Reproduce every one of the following entries word for word, keeping each line unchanged.

Data excerpts -
####

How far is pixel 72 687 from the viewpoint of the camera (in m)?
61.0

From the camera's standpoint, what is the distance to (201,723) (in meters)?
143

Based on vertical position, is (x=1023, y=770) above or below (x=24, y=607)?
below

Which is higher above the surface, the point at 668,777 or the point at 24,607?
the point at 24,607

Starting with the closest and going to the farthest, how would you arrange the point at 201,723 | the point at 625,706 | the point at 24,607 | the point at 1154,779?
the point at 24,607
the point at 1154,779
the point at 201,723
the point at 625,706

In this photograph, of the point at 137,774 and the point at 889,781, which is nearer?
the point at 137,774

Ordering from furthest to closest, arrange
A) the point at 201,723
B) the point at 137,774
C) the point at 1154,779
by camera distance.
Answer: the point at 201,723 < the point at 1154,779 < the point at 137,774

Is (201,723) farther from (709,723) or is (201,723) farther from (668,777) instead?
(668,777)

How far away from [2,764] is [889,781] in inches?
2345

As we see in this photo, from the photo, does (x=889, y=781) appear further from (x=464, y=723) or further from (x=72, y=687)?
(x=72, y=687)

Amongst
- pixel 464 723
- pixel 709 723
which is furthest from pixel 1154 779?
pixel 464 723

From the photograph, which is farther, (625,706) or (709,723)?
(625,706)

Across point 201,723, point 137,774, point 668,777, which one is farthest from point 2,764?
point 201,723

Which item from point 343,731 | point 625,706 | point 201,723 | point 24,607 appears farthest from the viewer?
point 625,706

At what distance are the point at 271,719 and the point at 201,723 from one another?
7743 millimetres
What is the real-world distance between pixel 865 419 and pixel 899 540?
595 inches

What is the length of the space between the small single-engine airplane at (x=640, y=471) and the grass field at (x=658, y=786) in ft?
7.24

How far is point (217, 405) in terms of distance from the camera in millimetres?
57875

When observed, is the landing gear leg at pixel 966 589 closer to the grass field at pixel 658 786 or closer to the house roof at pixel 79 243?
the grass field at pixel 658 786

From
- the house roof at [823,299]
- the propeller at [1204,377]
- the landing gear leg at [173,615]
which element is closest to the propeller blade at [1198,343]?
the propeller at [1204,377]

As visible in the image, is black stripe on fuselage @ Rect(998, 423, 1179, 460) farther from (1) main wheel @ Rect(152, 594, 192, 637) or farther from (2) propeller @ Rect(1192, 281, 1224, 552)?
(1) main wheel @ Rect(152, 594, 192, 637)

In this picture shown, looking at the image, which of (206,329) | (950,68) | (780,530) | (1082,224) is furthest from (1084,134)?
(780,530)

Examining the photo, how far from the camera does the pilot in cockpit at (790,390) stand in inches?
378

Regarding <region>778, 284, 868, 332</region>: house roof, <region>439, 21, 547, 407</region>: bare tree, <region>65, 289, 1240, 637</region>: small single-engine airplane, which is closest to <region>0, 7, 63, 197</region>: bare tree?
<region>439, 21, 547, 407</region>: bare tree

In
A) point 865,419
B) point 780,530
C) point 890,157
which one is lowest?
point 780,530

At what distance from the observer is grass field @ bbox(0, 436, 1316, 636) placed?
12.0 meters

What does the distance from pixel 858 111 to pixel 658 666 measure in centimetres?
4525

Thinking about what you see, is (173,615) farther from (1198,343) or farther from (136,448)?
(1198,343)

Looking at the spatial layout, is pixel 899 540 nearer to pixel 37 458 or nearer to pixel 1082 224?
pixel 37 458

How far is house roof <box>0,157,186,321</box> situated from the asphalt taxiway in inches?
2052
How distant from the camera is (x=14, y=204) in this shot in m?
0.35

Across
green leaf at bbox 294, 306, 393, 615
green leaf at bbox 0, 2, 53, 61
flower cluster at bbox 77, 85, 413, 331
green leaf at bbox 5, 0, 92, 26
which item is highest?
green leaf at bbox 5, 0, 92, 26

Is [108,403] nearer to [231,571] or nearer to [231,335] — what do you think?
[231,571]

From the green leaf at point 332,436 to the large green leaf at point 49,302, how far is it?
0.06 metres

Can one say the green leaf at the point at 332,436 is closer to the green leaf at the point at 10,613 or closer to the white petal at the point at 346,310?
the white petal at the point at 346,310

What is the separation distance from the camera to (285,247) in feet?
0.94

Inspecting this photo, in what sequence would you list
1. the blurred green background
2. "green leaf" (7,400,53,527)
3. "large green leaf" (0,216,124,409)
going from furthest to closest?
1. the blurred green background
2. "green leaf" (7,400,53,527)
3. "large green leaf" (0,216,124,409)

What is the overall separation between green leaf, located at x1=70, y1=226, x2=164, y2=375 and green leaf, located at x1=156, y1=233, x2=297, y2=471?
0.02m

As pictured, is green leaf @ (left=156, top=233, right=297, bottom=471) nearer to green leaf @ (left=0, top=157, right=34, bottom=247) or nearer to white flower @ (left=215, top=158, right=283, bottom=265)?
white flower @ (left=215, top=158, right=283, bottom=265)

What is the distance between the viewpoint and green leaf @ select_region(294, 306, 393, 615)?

####

Solved exercise -
How far is pixel 72 687 from the viewpoint of the camera (in m)?
61.0

From the camera's standpoint, what is the distance to (201,723) (in meters)?
143

Based on vertical position, is (x=1023, y=770) above or below (x=24, y=607)?
below

Which is higher above the surface, the point at 668,777 or the point at 24,607?
the point at 24,607

Starting with the closest and going to the farthest, how would you arrange the point at 201,723 | the point at 625,706 | the point at 24,607 | the point at 1154,779?
the point at 24,607
the point at 1154,779
the point at 201,723
the point at 625,706

In this photograph, of the point at 137,774 and the point at 889,781, which is nearer?
the point at 137,774

Ordering from furthest to closest, arrange
A) the point at 201,723
B) the point at 137,774
C) the point at 1154,779
by camera distance.
Answer: the point at 201,723 < the point at 1154,779 < the point at 137,774

Is (201,723) farther from (709,723) or is (201,723) farther from (668,777) instead?
(668,777)

How far away from [2,764] is [889,781] in inches?
2345

As we see in this photo, from the photo, does (x=889, y=781) appear further from (x=464, y=723) or further from (x=72, y=687)?
(x=72, y=687)

Amongst
- pixel 464 723
- pixel 709 723
which is furthest from pixel 1154 779?
pixel 464 723

From the photograph, which is farther, (625,706) or (709,723)?
(625,706)

Across point 201,723, point 137,774, point 668,777, which one is farthest from point 2,764?
point 201,723

Which item from point 343,731 | point 625,706 | point 201,723 | point 24,607 appears farthest from the viewer?
point 625,706

At what distance are the point at 271,719 and the point at 201,723 from one another?
7743 millimetres
What is the real-world distance between pixel 865 419 and pixel 899 540?
595 inches

What is the length of the space between the small single-engine airplane at (x=640, y=471) and the grass field at (x=658, y=786) in ft?
7.24

How far is point (217, 405) in terms of distance from the camera in millimetres?
57875

When observed, is the landing gear leg at pixel 966 589 closer to the grass field at pixel 658 786 or closer to the house roof at pixel 79 243?
the grass field at pixel 658 786

From
- the house roof at [823,299]
- the propeller at [1204,377]
- the landing gear leg at [173,615]
which element is closest to the propeller blade at [1198,343]?
the propeller at [1204,377]

As visible in the image, is black stripe on fuselage @ Rect(998, 423, 1179, 460) farther from (1) main wheel @ Rect(152, 594, 192, 637) or farther from (2) propeller @ Rect(1192, 281, 1224, 552)?
(1) main wheel @ Rect(152, 594, 192, 637)

In this picture shown, looking at the image, which of (206,329) | (950,68) | (780,530) | (1082,224) is furthest from (1084,134)?
(780,530)

Examining the photo, how far from the camera does the pilot in cockpit at (790,390) stand in inches?
378

Regarding <region>778, 284, 868, 332</region>: house roof, <region>439, 21, 547, 407</region>: bare tree, <region>65, 289, 1240, 637</region>: small single-engine airplane, which is closest to <region>0, 7, 63, 197</region>: bare tree?
<region>439, 21, 547, 407</region>: bare tree

In
A) point 865,419
B) point 780,530
C) point 890,157
which one is lowest?
point 780,530

At what distance from the observer is grass field @ bbox(0, 436, 1316, 636) placed?
12.0 meters

What does the distance from pixel 858 111 to pixel 658 666 measure in centimetres?
4525

Thinking about what you see, is (173,615) farther from (1198,343) or farther from (136,448)?
(1198,343)

Looking at the spatial layout, is pixel 899 540 nearer to pixel 37 458 or nearer to pixel 1082 224?
pixel 37 458

How far is house roof <box>0,157,186,321</box> situated from the asphalt taxiway in inches?
2052
How distant from the camera is (x=14, y=204) in this shot in m?
0.35

Across
green leaf at bbox 294, 306, 393, 615
green leaf at bbox 0, 2, 53, 61
flower cluster at bbox 77, 85, 413, 331
green leaf at bbox 5, 0, 92, 26
which item is highest?
green leaf at bbox 5, 0, 92, 26

Is [108,403] nearer to [231,571] or nearer to [231,335] — what do you think?
[231,571]

From the green leaf at point 332,436 to the large green leaf at point 49,302, how far is it?
0.06 metres

Can one say the green leaf at the point at 332,436 is closer to the green leaf at the point at 10,613 or closer to the white petal at the point at 346,310?
the white petal at the point at 346,310

What is the separation distance from the camera to (285,247) in feet?
0.94

Inspecting this photo, in what sequence would you list
1. the blurred green background
2. "green leaf" (7,400,53,527)
3. "large green leaf" (0,216,124,409)
going from furthest to closest?
1. the blurred green background
2. "green leaf" (7,400,53,527)
3. "large green leaf" (0,216,124,409)

What is the overall separation between green leaf, located at x1=70, y1=226, x2=164, y2=375 and green leaf, located at x1=156, y1=233, x2=297, y2=471?
0.02m

As pictured, is green leaf @ (left=156, top=233, right=297, bottom=471) nearer to green leaf @ (left=0, top=157, right=34, bottom=247) or nearer to white flower @ (left=215, top=158, right=283, bottom=265)?
white flower @ (left=215, top=158, right=283, bottom=265)

What is the distance between the viewpoint and green leaf @ select_region(294, 306, 393, 615)?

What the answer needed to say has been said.